Il nostro approccio alle gare si è ispirato, come sempre nelle competizioni sportive (e forse anche in quelle politiche, ahinoi!), al sostegno per i più deboli, se no che sfizio c’è. Sull’onda di questo sentimento abbiamo goduto per l’eliminazione del Belgio e della Germania. E ciò, malgrado la nazionale tedesca (unica tra i paesi “civili”) avesse coraggiosamente criticato il divieto della Fifa di manifestare dissenso nei confronti della politica del Qatar. Prendendo atto di queste clamorose esclusioni abbiamo pensato che la mancata qualificazione della nazionale italiana alla fase finale ci aveva forse risparmiato una figuraccia.
E così, partita dopo partita, siamo arrivati alla eliminazione dagli ottavi di finale della Svizzera, storica produttrice di cioccolato, malgrado la presenza in squadra di almeno tre giocatori di colore “fondente”. Attendiamo serenamente la conclusione sperando che il Marocco, unica squadra africana approdata ai quarti di finale dopo aver mandato a casa nientemeno che la blasonatissima Spagna, possa ancora ben figurare. Anche se, è inutile farci illusioni, molti calciatori di colore giocano in squadre europee e sono quindi pienamente integrati nel “sistema”. Ma aldilà di questa sconsolante considerazione, ciò che ci lascia perplessi è l’arbitraggio, spesso superficiale e quindi ingiusto: ci insospettisce soprattutto la concessione di sterminati minuti di recupero quasi sempre quando lo squadrone di turno è sotto.

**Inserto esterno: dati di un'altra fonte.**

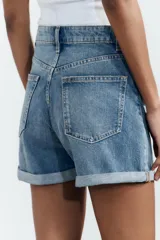 Bermuda de jean celeste, corte mom fit, tiro alto, con cinco bolsillos y ruedo doblado.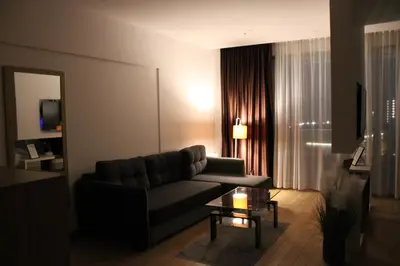 a living room with a couch and a table at WoW APARTMENT'S 604-607 in Budva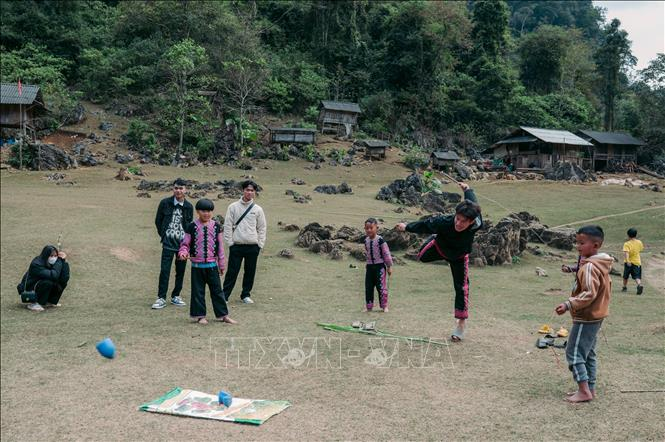 Khách du lịch chơi đánh cù cùng trẻ em tại Hang Táu.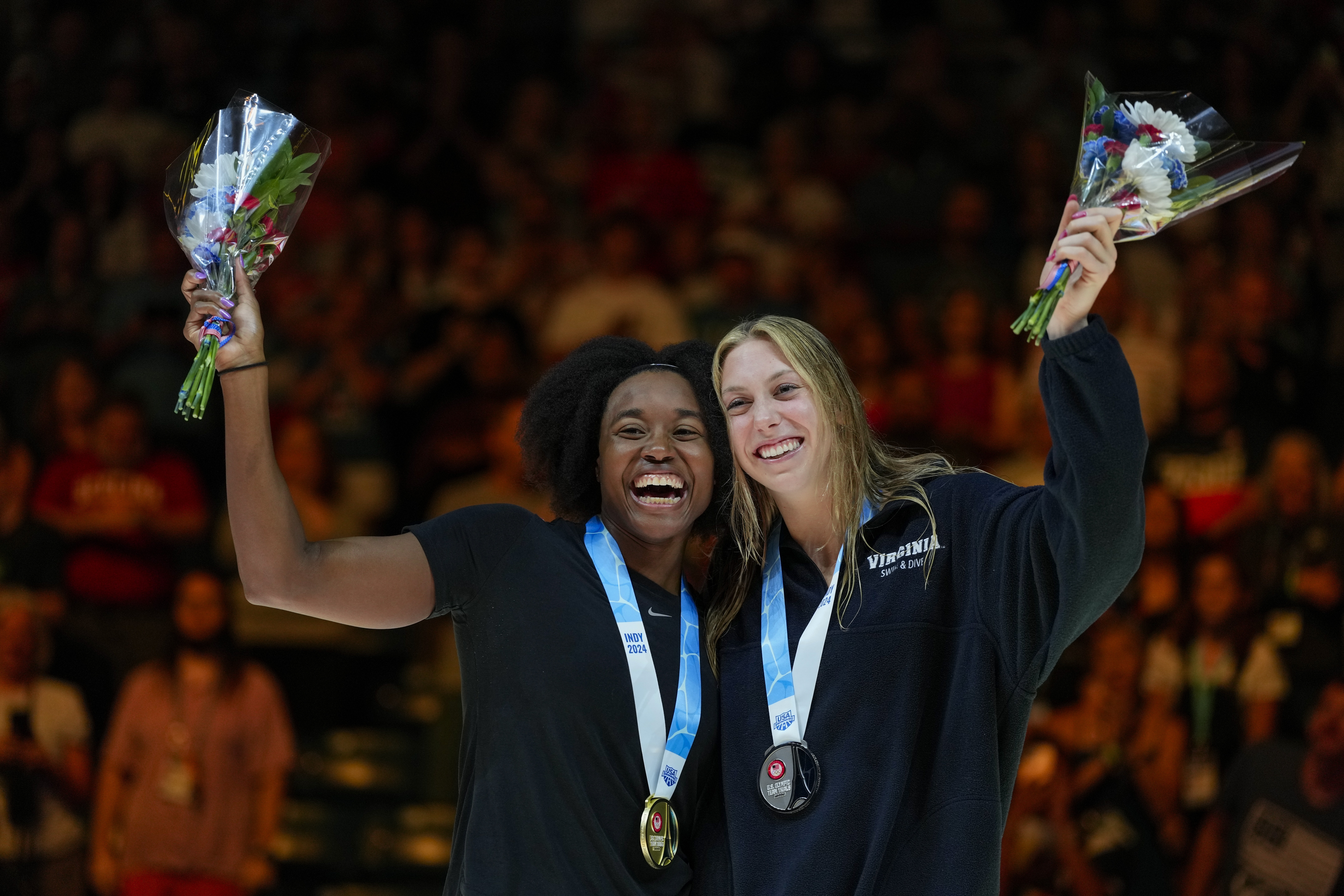 Simone Manuel and Gretchen Walsh celebrate after the Women's 50 freestyle finals Sunday, June 23, 2024, at the US Swimming Olympic Trials in Indianapolis.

Intollerabile è invece il comportamento dei cronisti televisivi che nel corso di noiosissimi commenti tecnici si accendono improvvisamente, quasi a comando, entrando in modalità “tifoso sfegatato” quando il grande campione segna un goal, magari anche banale, esaltandone le doti stellari e tessendone elogi che rasentano il disgustoso: una cosa inaccettabile per la sua evidente esagerazione, volta evidentemente ad eccitare gli animi degli spettatori più sprovveduti ed esposti. Dove è finita la compostezza di professionisti come Niccolò Carosio, Nando Martellini e Bruno Pizzul? Altrettanto inconcepibile è l’esibizione, da parte di buona parte di questi cronisti di dati statistici dei quali il povero spettatore non sente alcun bisogno. E così ci informano di quanti goal ha segnato di testa Cristiano Ronaldo e di quanti rigori ha parato Courtois, portiere del Real Madrid e della nazionale belga. Chissà, nelle prossime partite qualcuno di loro ci dirà che Mbappé, astro nascente del calcio francese, non ha mai segnato un goal di mercoledì e ce ne spiegherà anche il perché.